2. If it's too hard to detect whether a function application is complete*, ReScript will use a runtime mechanism (the Curry module) to curry as many args as we can and check whether the result is fully applied.

3. Some JS APIs like throttle, debounce and promise might mess with context, aka use the function bind mechanism, carry around this, etc. Such implementation clashes with the previous currying logic.

* If the call site is typed as having 3 arguments, we sometimes don't know whether it's a function that's being curried, or if the original one indeed has only 3 arguments.

ReScript tries to do #1 as much as it can. Even when it bails and uses #2's currying mechanism, it's usually harmless.

However, if you encounter #3, heuristics are not good enough: you need a guaranteed way of fully applying a function, without intermediate currying steps. We provide such guarantee through the use of the "uncurrying" syntax on a function declaration & call site.

Solution: Use Guaranteed Uncurrying

Uncurried function annotation also works on external:

type timerId
@val external setTimeout: ((. unit) => unit, int) => timerId = "setTimeout"

let id = setTimeout((.) => Js.log("hello"), 1000)

Extra Solution

The above solution is safe, guaranteed, and performant, but sometimes visually a little burdensome. We provide an alternative solution if:

• you're using external

• the external function takes in an argument that's another function

• you want the user not to need to annotate the call sites with the dot

Then try @uncurry:

@send external map: (array<'a>, @uncurry ('a => 'b)) => array<'b> = "map"
map([1, 2, 3], x => x + 1)

In general, uncurry is recommended; the compiler will do lots of optimizations to resolve the currying to uncurrying at compile time. However, there are some cases the compiler can't optimize it. In these cases, it will be converted to a runtime check.

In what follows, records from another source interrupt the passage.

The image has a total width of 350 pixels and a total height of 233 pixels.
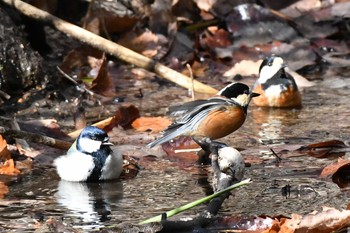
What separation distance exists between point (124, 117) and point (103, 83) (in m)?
1.40

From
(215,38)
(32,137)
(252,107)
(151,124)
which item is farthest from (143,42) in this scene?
(32,137)

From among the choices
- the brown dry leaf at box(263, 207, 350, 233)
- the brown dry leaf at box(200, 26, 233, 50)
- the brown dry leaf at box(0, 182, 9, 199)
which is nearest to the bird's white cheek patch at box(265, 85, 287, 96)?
the brown dry leaf at box(200, 26, 233, 50)

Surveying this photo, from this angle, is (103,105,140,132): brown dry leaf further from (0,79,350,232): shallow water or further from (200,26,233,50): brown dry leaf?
(200,26,233,50): brown dry leaf

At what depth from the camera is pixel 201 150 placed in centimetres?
634

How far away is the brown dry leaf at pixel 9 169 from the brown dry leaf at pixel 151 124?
1392 millimetres

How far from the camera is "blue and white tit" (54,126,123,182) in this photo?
5.89 metres

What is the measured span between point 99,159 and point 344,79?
370 cm

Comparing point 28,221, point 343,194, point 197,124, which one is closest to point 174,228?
point 28,221

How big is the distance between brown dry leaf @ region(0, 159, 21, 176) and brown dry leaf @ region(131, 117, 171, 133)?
1.39m

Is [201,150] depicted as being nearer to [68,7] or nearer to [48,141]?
[48,141]

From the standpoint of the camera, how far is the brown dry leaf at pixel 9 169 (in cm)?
595

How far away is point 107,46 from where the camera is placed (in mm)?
8305

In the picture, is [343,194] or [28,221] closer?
[28,221]

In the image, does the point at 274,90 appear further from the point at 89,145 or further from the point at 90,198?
the point at 90,198
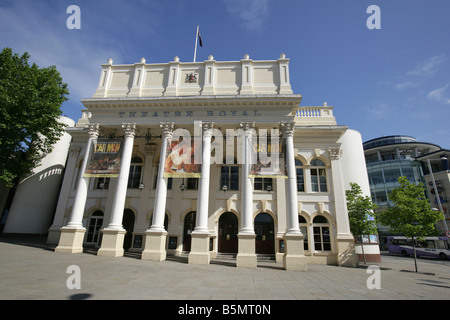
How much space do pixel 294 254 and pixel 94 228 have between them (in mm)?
14731

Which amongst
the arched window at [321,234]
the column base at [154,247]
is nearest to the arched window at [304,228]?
the arched window at [321,234]

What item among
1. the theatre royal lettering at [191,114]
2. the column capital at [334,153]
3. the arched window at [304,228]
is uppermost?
the theatre royal lettering at [191,114]

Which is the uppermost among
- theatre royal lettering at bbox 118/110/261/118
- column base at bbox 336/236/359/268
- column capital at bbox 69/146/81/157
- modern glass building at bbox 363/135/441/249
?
modern glass building at bbox 363/135/441/249

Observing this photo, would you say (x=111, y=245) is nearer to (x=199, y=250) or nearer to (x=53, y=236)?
(x=199, y=250)

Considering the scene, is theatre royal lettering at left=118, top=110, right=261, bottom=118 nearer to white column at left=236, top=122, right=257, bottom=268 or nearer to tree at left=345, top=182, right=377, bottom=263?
white column at left=236, top=122, right=257, bottom=268

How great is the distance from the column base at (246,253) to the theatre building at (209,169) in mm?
51

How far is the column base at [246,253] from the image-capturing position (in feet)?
38.9

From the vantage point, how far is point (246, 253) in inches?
474

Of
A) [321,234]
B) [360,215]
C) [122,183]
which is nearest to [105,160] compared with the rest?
[122,183]

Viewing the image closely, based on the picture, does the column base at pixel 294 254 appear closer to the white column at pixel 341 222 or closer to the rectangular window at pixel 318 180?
the white column at pixel 341 222

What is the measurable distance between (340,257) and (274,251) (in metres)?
4.07

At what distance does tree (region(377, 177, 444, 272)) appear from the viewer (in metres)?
13.5

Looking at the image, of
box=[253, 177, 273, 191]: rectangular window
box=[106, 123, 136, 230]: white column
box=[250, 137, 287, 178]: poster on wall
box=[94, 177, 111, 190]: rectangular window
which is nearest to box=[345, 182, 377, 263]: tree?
box=[253, 177, 273, 191]: rectangular window

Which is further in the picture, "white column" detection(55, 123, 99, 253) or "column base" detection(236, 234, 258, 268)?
"white column" detection(55, 123, 99, 253)
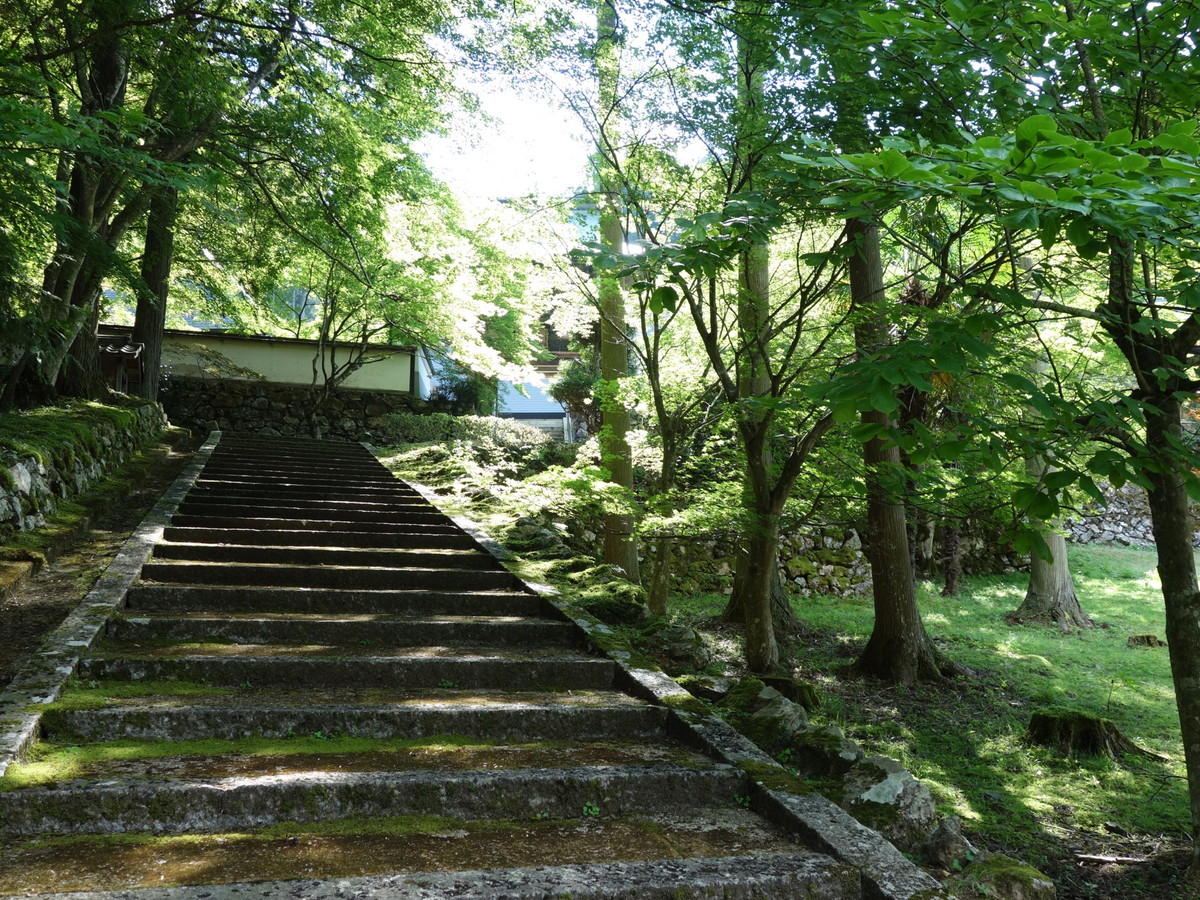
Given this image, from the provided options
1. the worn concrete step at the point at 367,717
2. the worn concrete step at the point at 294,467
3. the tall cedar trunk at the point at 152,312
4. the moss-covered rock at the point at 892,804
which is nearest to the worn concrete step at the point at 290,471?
the worn concrete step at the point at 294,467

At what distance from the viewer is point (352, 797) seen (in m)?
2.78

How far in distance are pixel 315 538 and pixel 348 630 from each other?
2195mm

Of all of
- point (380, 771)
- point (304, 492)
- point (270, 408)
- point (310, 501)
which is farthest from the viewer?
point (270, 408)

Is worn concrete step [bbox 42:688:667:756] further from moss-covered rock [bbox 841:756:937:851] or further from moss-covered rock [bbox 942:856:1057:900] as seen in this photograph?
moss-covered rock [bbox 942:856:1057:900]

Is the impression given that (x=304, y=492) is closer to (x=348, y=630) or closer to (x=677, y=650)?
(x=348, y=630)

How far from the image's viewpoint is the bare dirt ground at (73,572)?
13.1ft

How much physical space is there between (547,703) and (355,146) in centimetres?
778

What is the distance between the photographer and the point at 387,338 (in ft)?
65.4

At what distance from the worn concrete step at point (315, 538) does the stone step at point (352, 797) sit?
362 cm

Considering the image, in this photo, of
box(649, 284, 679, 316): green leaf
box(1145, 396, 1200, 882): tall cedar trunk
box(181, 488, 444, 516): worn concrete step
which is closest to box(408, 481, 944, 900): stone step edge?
box(649, 284, 679, 316): green leaf

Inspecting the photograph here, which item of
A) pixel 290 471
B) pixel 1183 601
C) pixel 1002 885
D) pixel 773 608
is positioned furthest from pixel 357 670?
pixel 290 471

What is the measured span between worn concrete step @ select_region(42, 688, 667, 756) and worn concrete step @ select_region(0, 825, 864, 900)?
70 centimetres

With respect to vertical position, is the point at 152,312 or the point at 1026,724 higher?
the point at 152,312

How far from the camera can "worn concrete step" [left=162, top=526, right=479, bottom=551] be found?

Modeling this-based Callbacks

Many JS libraries have callbacks which rely on this (the source), for example:

JS
x.onload = function(v) {
  console.log(this.response + v)
}

Here, this would point to x (actually, it depends on how onload is called, but we digress). It's not correct to declare x.onload of type (. unit) -> unit. Instead, we introduced a special attribute, this, which allows us to type x as so:

type x
@val external x: x = "x"
@set external setOnload: (x, @this ((x, int) => unit)) => unit = "onload"
@get external resp: x => int = "response"
setOnload(x, @this ((o, v) => Js.log(resp(o) + v)))

this has its first parameter is reserved for this and for arity of 0, there is no need for a redundant unit type.

Function Nullable Return Value Wrapping

For JS functions that return a value that can also be undefined or null, we provide @return(...). To automatically convert that value to an option type (recall that ReScript option type's None value only compiles to undefined and not null).

type element
type dom

@send @return(nullable)
external getElementById: (dom, string) => option<element> = "getElementById"

let test = dom => {
  let elem = dom->(getElementById("haha"))
  switch (elem) {
  | None => 1
  | Some(_ui) => 2
  }
}

return(nullable) attribute will automatically convert null and undefined to option type.

Currently 4 directives are supported: null_to_opt, undefined_to_opt, nullable and identity.

identity will make sure that compiler will do nothing about the returned value. It is rarely used, but introduced here for debugging purpose.